▶ [SET TASKS]:
1. Decide whether each statement agrees with the derivation excerpt. Answer yes or no for each and quote the words of the excerpt that settle it.
(a) In the case k>0, the Cauchy-Schwarz inequality is used.
(b) When k=0, inequality (A.12) fails to hold.
(c) Inequality (A.13) is stated only for k ≥ 1.
2. Reproduce the portion of the derivation excerpt that begins with the words containing "For \(k>0\), selecting" and ends with "[26, Lemma 2.4])".

BEGIN EXCERPTED PASSAGE

For \(k>0\), selecting \(\varphi =\xi ^{\prime }(t)(t-t_{n-1})\) in (A.2) and then utilizing (A.10) and the Cauchy-Schwarz inequality, we have

$$\begin{aligned} \begin{aligned}&\int _{I_n}(t-t_{n-1})|\xi '|^2dt \le Ch_n^{\frac{1}{2}}\Vert e\Vert _{L^2(I_n)}\Big \{\int _{I_n}(t-t_{n-1})|\xi ^{\prime }|^2dt\Big \}^{\frac{1}{2}}\\&\quad +Ch_n^{\frac{1}{2}}\Vert e\Vert _{L^2(0,t_n)}\Big \{\int _{I_n}(t-t_{n-1})|\xi ^{\prime }|^2dt\Big \}^{\frac{1}{2}}, \end{aligned} \end{aligned}$$

and thus,

$$\begin{aligned} \begin{aligned} \int _{I_n}(t-t_{n-1})|\xi '|^2d\le Ch_n(\Vert \xi \Vert ^2_{L^2(0,t_n)}+\Vert \eta \Vert ^2_{L^2(0,t_n)}). \end{aligned} \end{aligned}$$

(A.12)

For \(k=0\), where \(\xi '=0\), (A.12) still holds.

Recalling the inequality (see [26, Lemma 2.4])

$$\begin{aligned} \int _{I_n}|\varphi |^2dt\le \frac{1}{h_n}\Big (\int _{I_n}\varphi (t)dt\Big )^2+\frac{1}{2}\int _{I_n}(t_n-t)(t-t_{n-1})|\varphi '|^2dt, \quad \forall \varphi \in P_k(I_n), \ k \ge 0. \end{aligned}$$

(A.13)

END EXCERPTED PASSAGE
BEGIN DATA ROWS

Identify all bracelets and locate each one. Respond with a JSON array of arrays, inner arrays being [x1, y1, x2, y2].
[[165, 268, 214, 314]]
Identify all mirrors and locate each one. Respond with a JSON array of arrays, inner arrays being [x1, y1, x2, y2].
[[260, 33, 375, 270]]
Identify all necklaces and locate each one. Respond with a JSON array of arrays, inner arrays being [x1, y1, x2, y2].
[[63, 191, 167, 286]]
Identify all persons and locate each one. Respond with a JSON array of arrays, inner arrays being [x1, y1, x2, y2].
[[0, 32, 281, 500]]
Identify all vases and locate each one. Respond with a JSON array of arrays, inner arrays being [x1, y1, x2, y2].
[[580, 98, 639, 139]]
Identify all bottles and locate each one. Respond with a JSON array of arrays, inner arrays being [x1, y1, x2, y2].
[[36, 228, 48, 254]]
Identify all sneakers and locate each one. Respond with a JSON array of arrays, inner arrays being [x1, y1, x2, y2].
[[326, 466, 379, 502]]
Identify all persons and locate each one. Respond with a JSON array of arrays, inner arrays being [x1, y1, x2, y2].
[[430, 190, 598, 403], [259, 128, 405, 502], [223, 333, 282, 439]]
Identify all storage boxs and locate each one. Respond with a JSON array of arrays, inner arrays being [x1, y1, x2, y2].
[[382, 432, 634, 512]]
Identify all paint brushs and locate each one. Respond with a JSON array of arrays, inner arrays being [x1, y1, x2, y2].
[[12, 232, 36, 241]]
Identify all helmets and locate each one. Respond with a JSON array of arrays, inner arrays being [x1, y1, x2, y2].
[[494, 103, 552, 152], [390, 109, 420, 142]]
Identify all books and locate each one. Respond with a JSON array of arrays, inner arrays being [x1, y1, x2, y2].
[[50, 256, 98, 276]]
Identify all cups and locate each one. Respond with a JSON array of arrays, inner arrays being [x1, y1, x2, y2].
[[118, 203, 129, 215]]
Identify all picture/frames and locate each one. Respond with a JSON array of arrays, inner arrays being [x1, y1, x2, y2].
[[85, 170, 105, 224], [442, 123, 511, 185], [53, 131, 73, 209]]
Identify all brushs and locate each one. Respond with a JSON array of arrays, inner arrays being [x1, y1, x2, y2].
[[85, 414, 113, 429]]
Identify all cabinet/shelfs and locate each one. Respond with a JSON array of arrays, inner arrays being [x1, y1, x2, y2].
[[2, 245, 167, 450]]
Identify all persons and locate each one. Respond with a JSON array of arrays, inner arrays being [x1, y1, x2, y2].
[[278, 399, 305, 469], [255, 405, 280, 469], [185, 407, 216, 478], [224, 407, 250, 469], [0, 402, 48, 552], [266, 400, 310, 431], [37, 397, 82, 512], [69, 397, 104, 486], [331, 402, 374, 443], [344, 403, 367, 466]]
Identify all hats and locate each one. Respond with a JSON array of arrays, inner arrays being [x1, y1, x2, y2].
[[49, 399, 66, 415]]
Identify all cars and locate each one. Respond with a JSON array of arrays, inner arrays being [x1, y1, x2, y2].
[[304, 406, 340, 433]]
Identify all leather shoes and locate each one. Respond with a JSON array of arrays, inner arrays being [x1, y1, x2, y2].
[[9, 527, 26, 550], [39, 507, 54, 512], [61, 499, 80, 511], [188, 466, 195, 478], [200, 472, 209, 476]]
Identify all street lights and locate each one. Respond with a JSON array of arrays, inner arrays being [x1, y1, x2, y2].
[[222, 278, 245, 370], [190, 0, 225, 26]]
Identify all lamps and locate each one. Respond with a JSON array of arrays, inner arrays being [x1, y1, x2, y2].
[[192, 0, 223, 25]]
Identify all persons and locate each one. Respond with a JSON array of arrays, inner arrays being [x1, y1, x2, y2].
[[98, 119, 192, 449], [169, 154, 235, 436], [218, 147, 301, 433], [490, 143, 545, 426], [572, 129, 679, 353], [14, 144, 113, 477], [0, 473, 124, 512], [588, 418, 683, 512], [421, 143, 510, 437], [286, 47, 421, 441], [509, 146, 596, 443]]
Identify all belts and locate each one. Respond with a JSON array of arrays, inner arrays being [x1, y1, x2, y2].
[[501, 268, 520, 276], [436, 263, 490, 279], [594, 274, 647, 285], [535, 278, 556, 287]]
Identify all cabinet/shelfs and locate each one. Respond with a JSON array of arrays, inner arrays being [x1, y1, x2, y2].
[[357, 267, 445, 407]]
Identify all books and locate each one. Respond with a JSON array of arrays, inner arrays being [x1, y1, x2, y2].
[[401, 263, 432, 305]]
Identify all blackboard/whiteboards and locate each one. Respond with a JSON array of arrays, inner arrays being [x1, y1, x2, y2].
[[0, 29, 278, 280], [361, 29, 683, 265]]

END DATA ROWS

▶ [THE REPLIES]:
1.
(a) Yes: "selecting \(\varphi =\xi ^{\prime }(t)(t-t_{n-1})\) in (A.2) and then utilizing (A.10) and the Cauchy-Schwarz inequality"
(b) No: "For \(k=0\), where \(\xi '=0\), (A.12) still holds."
(c) No: "\forall \varphi \in P_k(I_n), \ k \ge 0"

2.
For \(k>0\), selecting \(\varphi =\xi ^{\prime }(t)(t-t_{n-1})\) in (A.2) and then utilizing (A.10) and the Cauchy-Schwarz inequality, we have

$$\begin{aligned} \begin{aligned}&\int _{I_n}(t-t_{n-1})|\xi '|^2dt \le Ch_n^{\frac{1}{2}}\Vert e\Vert _{L^2(I_n)}\Big \{\int _{I_n}(t-t_{n-1})|\xi ^{\prime }|^2dt\Big \}^{\frac{1}{2}}\\&\quad +Ch_n^{\frac{1}{2}}\Vert e\Vert _{L^2(0,t_n)}\Big \{\int _{I_n}(t-t_{n-1})|\xi ^{\prime }|^2dt\Big \}^{\frac{1}{2}}, \end{aligned} \end{aligned}$$

and thus,

$$\begin{aligned} \begin{aligned} \int _{I_n}(t-t_{n-1})|\xi '|^2d\le Ch_n(\Vert \xi \Vert ^2_{L^2(0,t_n)}+\Vert \eta \Vert ^2_{L^2(0,t_n)}). \end{aligned} \end{aligned}$$

(A.12)

For \(k=0\), where \(\xi '=0\), (A.12) still holds.

Recalling the inequality (see [26, Lemma 2.4])